Directions:
**A)** Reproduce, word for word, everything in the blog post on Mickey Kaus from "I was surprised" down to "Middle Eastern countries.".
**B)** Carry on the blog post on Mickey Kaus and Beinart from the point at which it ends.

Extract provided:

Friday, December 17, 2004

GAMESMANSHIP. I rarely treat the sad case of Mickey Kaus -- just as I find college football more interesting than the NFL, I prefer my bullshit pseudoliberalism delivered by passionate amateurs rather than by pros like Kaus -- but his recent "Trouble with Beinart Part III" is a very instructive piece of work, though of course not in the way he intends.

I was surprised to learn that Kaus had so much as a Trouble I, let alone a Trouble II, with Beinart, whose recent we-Democrats-suck POV seems right up Kaus' alley: advocating a mildly socially progressive party that also wants to invade and occupy Middle Eastern countries.

But Kaus demurs on gay marriage, and on grounds so bizarre that he attempts to distance himself from them even as he asserts them: gay marriage will turn off the very Arabs we're trying to win to our side. He applauds an unnamed correspondent who states, "Gay marriage is probably about as threatening -- not to say insulting -- to the core values of Muslims as any of Communism's tenets was to the core values of Americans during the Cold War," then claims he's not prepared to "abandon gay marriage to cater to Islamic fundamentalist sensibilities," blowing it off with a lame joke. So what does he believe? This is as close as we get to an explanation:
I don't see why we can't have a Democratic party that openly a) refrains from force-feeding gay marriage to the public b) has room in it for patriotic Iraq War skeptics and c) as a consequence of a) and b) is better positioned to wage an effective military and ideological battle against Islamic terrorism.
Why would one need a Democratic Party at all, then? Perhaps just for the intramural sport.

Collected data:

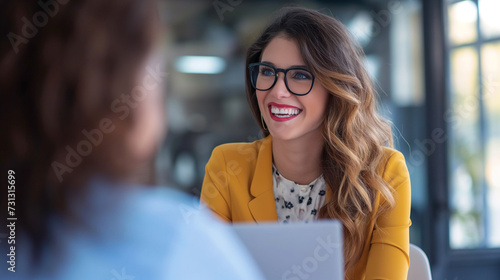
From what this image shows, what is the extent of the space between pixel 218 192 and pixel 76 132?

Task-by-task answers:
**A)**
I was surprised to learn that Kaus had so much as a Trouble I, let alone a Trouble II, with Beinart, whose recent we-Democrats-suck POV seems right up Kaus' alley: advocating a mildly socially progressive party that also wants to invade and occupy Middle Eastern countries.

**B)**
I really don't understand why these guys don't just say "fuck it" and announce themselves Republican. This is not an attempt on my part to impose orthodoxy -- like I have that power! Look at me! I'm wearing a cardboard belt! -- but an expression of weariness at all the muddy thinking by which these guys attempt to preserve for themselves an illusion (or marketing strategy) of independence. If you wear your pro-war, pro-Social-Security-reform, pro-big-deficit, anti-gay-marriage rue with a difference, it's still rue. The fact that you dislike clear-cutting doesn't mean anything at all, frankly, if you're working to increase the power of guys who would drill, strip-mine, and clear-cut every National Park on the map if they thought they could get away with it.

One of the best encapsulations I have ever seen of this mindset appears in a comment (12/16 7:35 am) made by one "EssEm" on Totten's site. EssEm is responding to Totten's denunciation of that guy in Alabama who wants to bury bad books ("There are several reasons I’m not a Republican, but the biggest one..."). Totten's source for the story is the Guardian, which strikes some of his fans as a worthier target of rage, since they say bad things about Americans.

In mid-fray, EssEm laments:
Just read the [Guardian] piece, and aside from oh-no-not-this-crap-again revulsion at the paleo-thuggish viewpoint of Mr. Allen, what strikes me is that it was and is the authoritarian impulse that lurks at the heart of progressives, of the Secular Left, that made an ex-liberal of me.
Lunatics talk about the destruction of books in the name of the people, and the enlightened yet tell war stories about how some Spartacist turned them off to liberalism. Sigh. If you huddled these guys into an internment camp, I expect they would be okay with it, so long as they were spared the company of Michael Moore.

UPDATE. Michael Totten responds that he's not a liberal (glad we cleared that up), and advises that I acquire some "nuance."

12 hours later, he quotes Orwell on the unpatriotic Left, and sends us for further enlightenment to another guy who has devised "a test to distinguish the honest left from the pod-people, Chomskyites, and Moore-istas." This test does not involve, as one might reasonably expect, tossing a liberal into a pond to see if he floats, but "Politely ask[ing] him or her to talk for three minutes non-stop about what's great about America." In case you aren't fully aware of what this test is meant to reveal, it is compared to the WWII Marine gambit of getting suspected Japanese agents to try and pronounce the letter "r."

And if you think you can pass, be aware that the author is onto tricks we might employ ("I notice a tendency of left to claim patriotism by identifying it with a love of the people of the United States"). No doubt there are other telltale signs of unpatriotism which he is too clever to let slip in mixed company.

Some nuance.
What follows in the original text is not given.